Design, Development, and Deployment of Context-Adaptive AI Systems for Enhanced End-User Adoption
Christine P Lee
TL;DR
The paper addresses the gap between rapid AI/ML capability and end-user adoption by proposing context-adaptive AI systems deployed across disembodied and embodied forms. It outlines a three-stage research program—design, development, deployment—anchored in user-centered methods, including a co-design tool (DeX-AI) and a PL-based, safety-guaranteed robotic AI capable of conflict detection, alternative solutions, and explanations. Key contributions include the DeX-AI design cards for end-user-driven explanations and a PL-methods-based autonomous robot system with automated repair and explainability, along with an explicit plan to integrate RLHF, formal verification, and XAI in future work. The work aims to produce practical tools and guidelines that enhance trust, transparency, and adoption of AI in real-world settings, from workplaces to homes.
Abstract
My research centers on the development of context-adaptive AI systems to improve end-user adoption through the integration of technical methods.
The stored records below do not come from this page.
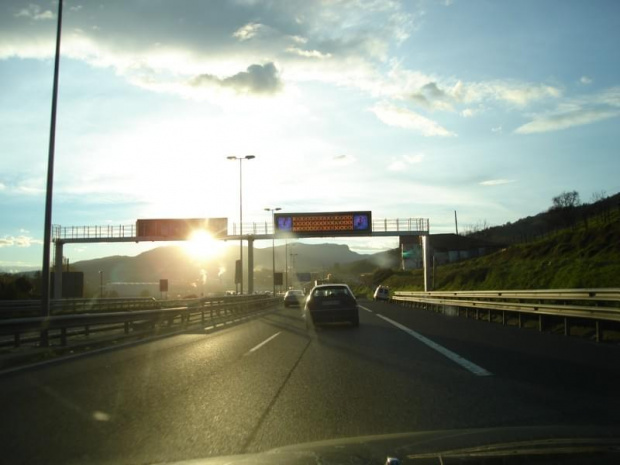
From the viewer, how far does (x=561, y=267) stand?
28.2 m

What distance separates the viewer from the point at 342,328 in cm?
1912

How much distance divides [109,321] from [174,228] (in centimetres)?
3094

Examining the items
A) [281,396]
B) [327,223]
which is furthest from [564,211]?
[281,396]

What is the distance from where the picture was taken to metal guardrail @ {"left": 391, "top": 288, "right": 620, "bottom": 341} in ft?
42.3

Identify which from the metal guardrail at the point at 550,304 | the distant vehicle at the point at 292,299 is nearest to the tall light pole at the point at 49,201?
the metal guardrail at the point at 550,304

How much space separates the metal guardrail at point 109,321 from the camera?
1182cm

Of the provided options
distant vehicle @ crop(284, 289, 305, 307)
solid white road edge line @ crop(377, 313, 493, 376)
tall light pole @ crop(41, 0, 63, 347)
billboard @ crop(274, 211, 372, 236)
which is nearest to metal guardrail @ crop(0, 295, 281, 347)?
tall light pole @ crop(41, 0, 63, 347)

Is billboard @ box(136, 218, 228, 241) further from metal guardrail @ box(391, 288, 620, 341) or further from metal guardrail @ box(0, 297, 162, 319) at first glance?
metal guardrail @ box(391, 288, 620, 341)

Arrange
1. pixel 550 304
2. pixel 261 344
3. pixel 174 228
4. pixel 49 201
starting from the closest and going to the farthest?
pixel 261 344, pixel 49 201, pixel 550 304, pixel 174 228

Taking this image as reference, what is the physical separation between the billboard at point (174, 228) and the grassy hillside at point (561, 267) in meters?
21.6

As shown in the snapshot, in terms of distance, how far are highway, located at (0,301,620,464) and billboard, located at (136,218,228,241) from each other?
33.4 meters

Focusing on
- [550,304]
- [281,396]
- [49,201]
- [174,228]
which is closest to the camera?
[281,396]

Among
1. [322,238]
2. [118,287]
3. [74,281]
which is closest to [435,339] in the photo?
[74,281]

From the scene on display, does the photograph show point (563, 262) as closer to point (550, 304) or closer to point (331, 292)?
point (550, 304)
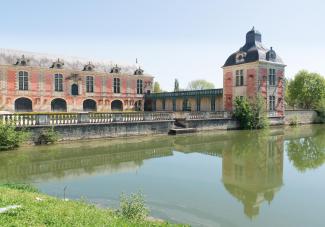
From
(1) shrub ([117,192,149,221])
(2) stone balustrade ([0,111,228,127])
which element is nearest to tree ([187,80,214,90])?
(2) stone balustrade ([0,111,228,127])

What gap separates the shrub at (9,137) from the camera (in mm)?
13133

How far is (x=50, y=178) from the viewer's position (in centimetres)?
916

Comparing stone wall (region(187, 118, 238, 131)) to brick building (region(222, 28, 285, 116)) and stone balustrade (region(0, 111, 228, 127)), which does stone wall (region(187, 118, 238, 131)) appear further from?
brick building (region(222, 28, 285, 116))

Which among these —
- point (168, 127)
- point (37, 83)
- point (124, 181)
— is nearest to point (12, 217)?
point (124, 181)

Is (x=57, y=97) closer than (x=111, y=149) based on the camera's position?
No

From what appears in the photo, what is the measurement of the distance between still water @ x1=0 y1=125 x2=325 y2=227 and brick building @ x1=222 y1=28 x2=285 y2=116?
12773mm

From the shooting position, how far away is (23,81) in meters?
32.2

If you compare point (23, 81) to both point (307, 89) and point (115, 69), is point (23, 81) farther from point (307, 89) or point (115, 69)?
point (307, 89)

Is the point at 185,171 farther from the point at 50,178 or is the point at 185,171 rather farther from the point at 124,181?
the point at 50,178

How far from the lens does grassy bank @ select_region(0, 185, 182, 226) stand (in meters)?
4.41

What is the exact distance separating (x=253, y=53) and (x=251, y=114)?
6.76 m

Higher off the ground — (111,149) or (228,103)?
(228,103)

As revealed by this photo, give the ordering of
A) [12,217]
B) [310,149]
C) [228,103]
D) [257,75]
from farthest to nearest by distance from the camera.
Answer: [228,103] < [257,75] < [310,149] < [12,217]

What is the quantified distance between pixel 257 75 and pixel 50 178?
22.6 m
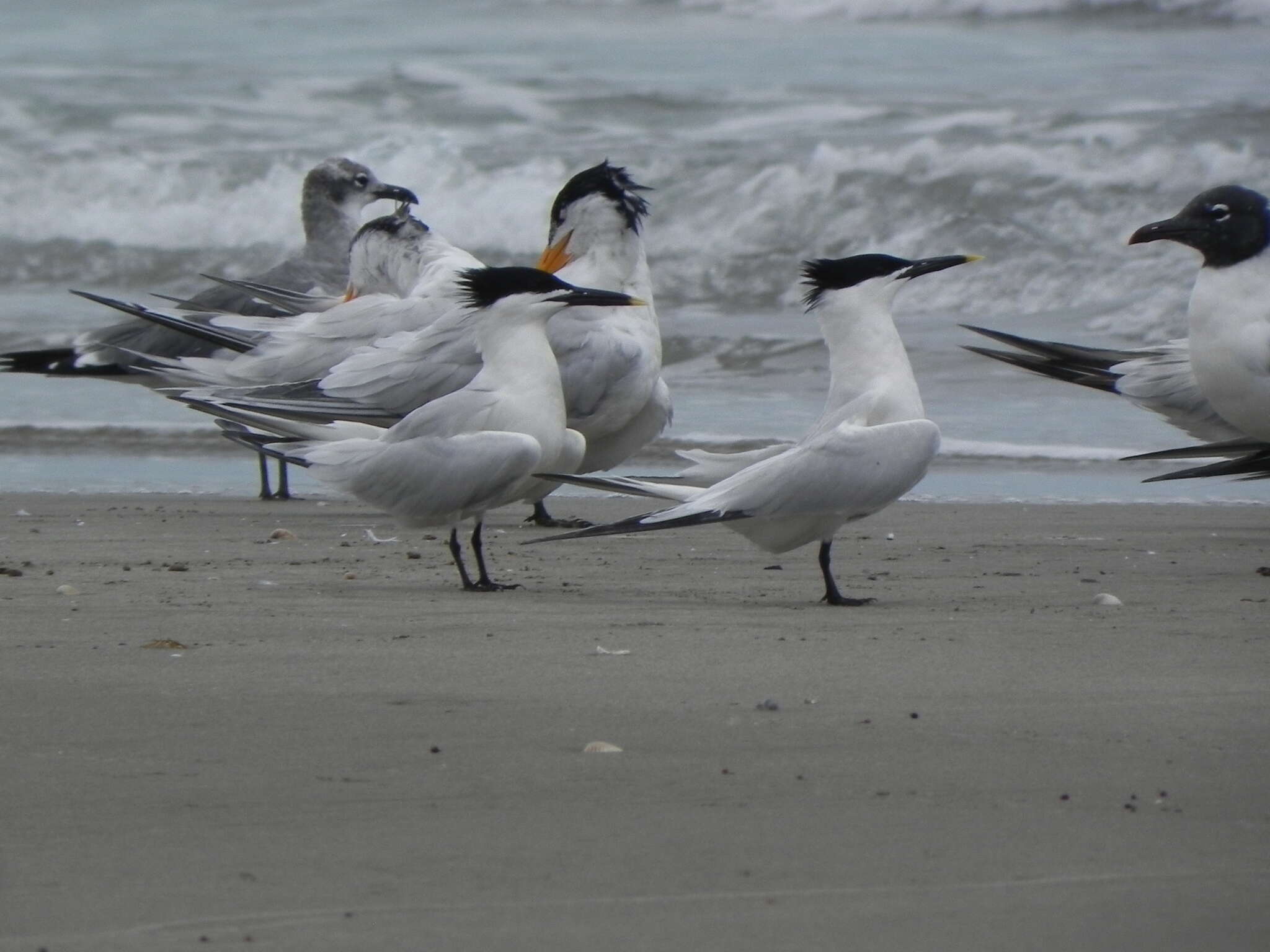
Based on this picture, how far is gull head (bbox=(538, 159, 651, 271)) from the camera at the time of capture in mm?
7172

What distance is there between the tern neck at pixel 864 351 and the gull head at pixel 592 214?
6.97 feet

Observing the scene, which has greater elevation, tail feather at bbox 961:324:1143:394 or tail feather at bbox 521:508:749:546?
tail feather at bbox 961:324:1143:394

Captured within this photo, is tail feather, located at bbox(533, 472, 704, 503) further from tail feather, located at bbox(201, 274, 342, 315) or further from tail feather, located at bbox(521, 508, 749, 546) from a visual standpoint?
tail feather, located at bbox(201, 274, 342, 315)

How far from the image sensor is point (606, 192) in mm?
7184

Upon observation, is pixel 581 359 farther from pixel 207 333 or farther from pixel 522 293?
pixel 207 333

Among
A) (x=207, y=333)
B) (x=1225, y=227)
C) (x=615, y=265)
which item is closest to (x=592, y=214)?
(x=615, y=265)

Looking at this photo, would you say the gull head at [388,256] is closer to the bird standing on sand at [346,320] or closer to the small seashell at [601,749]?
the bird standing on sand at [346,320]

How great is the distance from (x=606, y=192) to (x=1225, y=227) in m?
2.14

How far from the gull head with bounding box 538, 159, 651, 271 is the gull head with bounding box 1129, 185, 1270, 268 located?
1.83m

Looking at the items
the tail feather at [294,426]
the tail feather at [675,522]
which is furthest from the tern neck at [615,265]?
the tail feather at [675,522]

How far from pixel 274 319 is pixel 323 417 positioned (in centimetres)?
182

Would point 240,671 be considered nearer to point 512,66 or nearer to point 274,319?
point 274,319

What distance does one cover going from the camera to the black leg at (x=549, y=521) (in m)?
6.81

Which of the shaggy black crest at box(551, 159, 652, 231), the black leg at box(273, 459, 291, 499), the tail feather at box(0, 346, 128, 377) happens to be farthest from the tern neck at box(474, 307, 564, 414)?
the tail feather at box(0, 346, 128, 377)
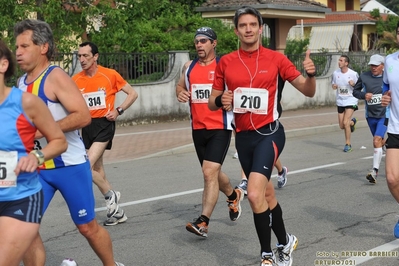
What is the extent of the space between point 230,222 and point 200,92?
1.51 m

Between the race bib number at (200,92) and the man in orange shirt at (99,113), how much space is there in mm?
914

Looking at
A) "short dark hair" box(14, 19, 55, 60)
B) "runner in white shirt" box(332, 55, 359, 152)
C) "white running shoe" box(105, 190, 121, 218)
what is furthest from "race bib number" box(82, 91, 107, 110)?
"runner in white shirt" box(332, 55, 359, 152)

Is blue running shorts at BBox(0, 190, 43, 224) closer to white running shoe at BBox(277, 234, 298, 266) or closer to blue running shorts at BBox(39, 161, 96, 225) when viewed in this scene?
blue running shorts at BBox(39, 161, 96, 225)

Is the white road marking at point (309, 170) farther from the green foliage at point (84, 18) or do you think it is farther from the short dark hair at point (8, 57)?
the green foliage at point (84, 18)

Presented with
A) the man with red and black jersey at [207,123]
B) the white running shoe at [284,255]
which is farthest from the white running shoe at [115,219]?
the white running shoe at [284,255]

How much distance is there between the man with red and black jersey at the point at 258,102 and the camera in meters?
6.11

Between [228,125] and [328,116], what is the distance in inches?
671

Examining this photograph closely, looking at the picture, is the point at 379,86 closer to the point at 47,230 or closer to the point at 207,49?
the point at 207,49

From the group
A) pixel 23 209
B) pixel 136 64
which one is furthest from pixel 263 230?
pixel 136 64

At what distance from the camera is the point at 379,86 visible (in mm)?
11828

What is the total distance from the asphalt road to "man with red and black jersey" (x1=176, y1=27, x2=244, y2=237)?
1.42 feet

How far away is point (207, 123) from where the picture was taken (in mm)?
8008

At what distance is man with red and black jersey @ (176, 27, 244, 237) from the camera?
25.7 ft

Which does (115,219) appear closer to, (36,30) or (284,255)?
(284,255)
I deploy these AI systems across various interaction modalities, including user interfaces and embodied agents like robots, to expand their practical applicability. My research unfolds in three key stages: design, development, and deployment. In the design phase, user-centered approaches were used to understand user experiences with AI systems and create design tools for user participation in crafting AI explanations. In the ongoing development stage, a safety-guaranteed AI system for a robot agent was created to automatically provide adaptive solutions and explanations for unforeseen scenarios. The next steps will involve the implementation and evaluation of context-adaptive AI systems in various interaction forms. I seek to prioritize human needs in technology development, creating AI systems that tangibly benefit end-users in real-world applications and enhance interaction experiences.